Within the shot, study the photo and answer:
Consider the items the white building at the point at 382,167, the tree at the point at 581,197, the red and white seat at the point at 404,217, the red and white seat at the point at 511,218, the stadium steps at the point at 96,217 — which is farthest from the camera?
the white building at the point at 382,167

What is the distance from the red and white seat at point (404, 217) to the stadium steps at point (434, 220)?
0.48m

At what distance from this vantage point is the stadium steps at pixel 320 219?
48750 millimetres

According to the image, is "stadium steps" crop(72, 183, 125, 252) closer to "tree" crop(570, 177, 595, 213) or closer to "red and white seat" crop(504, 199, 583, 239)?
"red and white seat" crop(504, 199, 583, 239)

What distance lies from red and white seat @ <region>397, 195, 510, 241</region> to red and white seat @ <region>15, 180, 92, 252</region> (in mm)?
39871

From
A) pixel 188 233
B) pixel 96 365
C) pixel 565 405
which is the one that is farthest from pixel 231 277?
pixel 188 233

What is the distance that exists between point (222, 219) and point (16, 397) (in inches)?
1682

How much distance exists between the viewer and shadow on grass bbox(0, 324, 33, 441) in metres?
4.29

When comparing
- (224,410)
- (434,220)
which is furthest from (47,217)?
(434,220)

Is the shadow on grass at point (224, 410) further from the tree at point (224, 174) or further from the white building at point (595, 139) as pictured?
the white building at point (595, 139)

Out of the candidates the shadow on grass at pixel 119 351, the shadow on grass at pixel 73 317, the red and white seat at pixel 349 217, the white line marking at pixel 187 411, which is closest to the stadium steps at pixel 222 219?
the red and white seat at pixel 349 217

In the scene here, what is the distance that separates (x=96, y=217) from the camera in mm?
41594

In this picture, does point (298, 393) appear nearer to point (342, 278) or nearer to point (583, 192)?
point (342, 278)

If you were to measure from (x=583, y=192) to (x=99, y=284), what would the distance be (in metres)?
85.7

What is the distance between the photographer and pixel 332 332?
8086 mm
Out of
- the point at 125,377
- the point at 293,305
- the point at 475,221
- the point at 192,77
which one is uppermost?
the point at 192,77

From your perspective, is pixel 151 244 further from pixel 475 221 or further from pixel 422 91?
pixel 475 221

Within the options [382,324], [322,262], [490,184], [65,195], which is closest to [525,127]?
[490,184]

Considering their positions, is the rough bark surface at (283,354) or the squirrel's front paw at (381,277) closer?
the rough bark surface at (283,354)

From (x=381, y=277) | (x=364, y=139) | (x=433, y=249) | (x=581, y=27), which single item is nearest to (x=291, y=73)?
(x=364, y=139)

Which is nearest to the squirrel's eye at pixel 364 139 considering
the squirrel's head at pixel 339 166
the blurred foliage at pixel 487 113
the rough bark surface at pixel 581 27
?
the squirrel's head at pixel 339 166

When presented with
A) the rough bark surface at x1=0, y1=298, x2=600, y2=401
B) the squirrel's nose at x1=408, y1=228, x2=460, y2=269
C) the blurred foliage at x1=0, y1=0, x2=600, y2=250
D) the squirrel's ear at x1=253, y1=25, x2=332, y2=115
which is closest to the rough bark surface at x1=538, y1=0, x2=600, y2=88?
·····
• _Brief_
Return all of the entries above word for word, without changing anything.

• _Correct output_
Within the shot, study the photo and answer:
Consider the items the white building at the point at 382,167, the tree at the point at 581,197, the red and white seat at the point at 404,217, the red and white seat at the point at 511,218, the stadium steps at the point at 96,217 — which is farthest from the camera?
the white building at the point at 382,167

What is the distance from the red and white seat at point (404, 217) to the stadium steps at point (434, 220)?
0.48m

At what distance from this vantage point is the stadium steps at pixel 320 219?
48750 millimetres

According to the image, is "stadium steps" crop(72, 183, 125, 252) closer to "tree" crop(570, 177, 595, 213) or closer to "red and white seat" crop(504, 199, 583, 239)?
"red and white seat" crop(504, 199, 583, 239)

What distance lies from red and white seat @ <region>397, 195, 510, 241</region> to red and white seat @ <region>15, 180, 92, 252</region> (in mm)?
39871

From
A) pixel 188 233
B) pixel 96 365
C) pixel 565 405
which is the one that is farthest from pixel 231 277?
pixel 188 233

What is the distance that exists between point (222, 219) and point (16, 397) (in inches)?
1682

How much distance exists between the viewer and shadow on grass bbox(0, 324, 33, 441) in metres?
4.29

When comparing
- (224,410)
- (434,220)
which is furthest from (47,217)?
(434,220)

Is the shadow on grass at point (224, 410) further from the tree at point (224, 174) or further from the white building at point (595, 139) as pictured?
the white building at point (595, 139)

Out of the candidates the shadow on grass at pixel 119 351, the shadow on grass at pixel 73 317, the red and white seat at pixel 349 217, the white line marking at pixel 187 411, which is closest to the stadium steps at pixel 222 219?
the red and white seat at pixel 349 217

In the scene here, what is the distance that separates (x=96, y=217) from the camera in mm?
41594

In this picture, does point (298, 393) appear nearer to point (342, 278) or nearer to point (583, 192)?
point (342, 278)

If you were to measure from (x=583, y=192) to (x=99, y=284), what would the distance be (in metres)?
85.7

What is the distance between the photographer and pixel 332 332?
8086 mm
Out of
- the point at 125,377
- the point at 293,305
- the point at 475,221
- the point at 192,77
which one is uppermost?
the point at 192,77

From your perspective, is pixel 151 244 further from pixel 475 221 or further from pixel 422 91?
pixel 475 221

Within the options [382,324], [322,262], [490,184], [65,195], which is closest to [525,127]?
[490,184]

Considering their positions, is the rough bark surface at (283,354) or the squirrel's front paw at (381,277) closer?
the rough bark surface at (283,354)

From (x=381, y=277) | (x=364, y=139) | (x=433, y=249) | (x=581, y=27), which single item is nearest to (x=291, y=73)?
(x=364, y=139)

Which is nearest to the squirrel's eye at pixel 364 139 considering
the squirrel's head at pixel 339 166
the blurred foliage at pixel 487 113
the rough bark surface at pixel 581 27
?
the squirrel's head at pixel 339 166

When presented with
A) the rough bark surface at x1=0, y1=298, x2=600, y2=401
B) the squirrel's nose at x1=408, y1=228, x2=460, y2=269
C) the blurred foliage at x1=0, y1=0, x2=600, y2=250
D) the squirrel's ear at x1=253, y1=25, x2=332, y2=115
which is closest to the rough bark surface at x1=538, y1=0, x2=600, y2=88?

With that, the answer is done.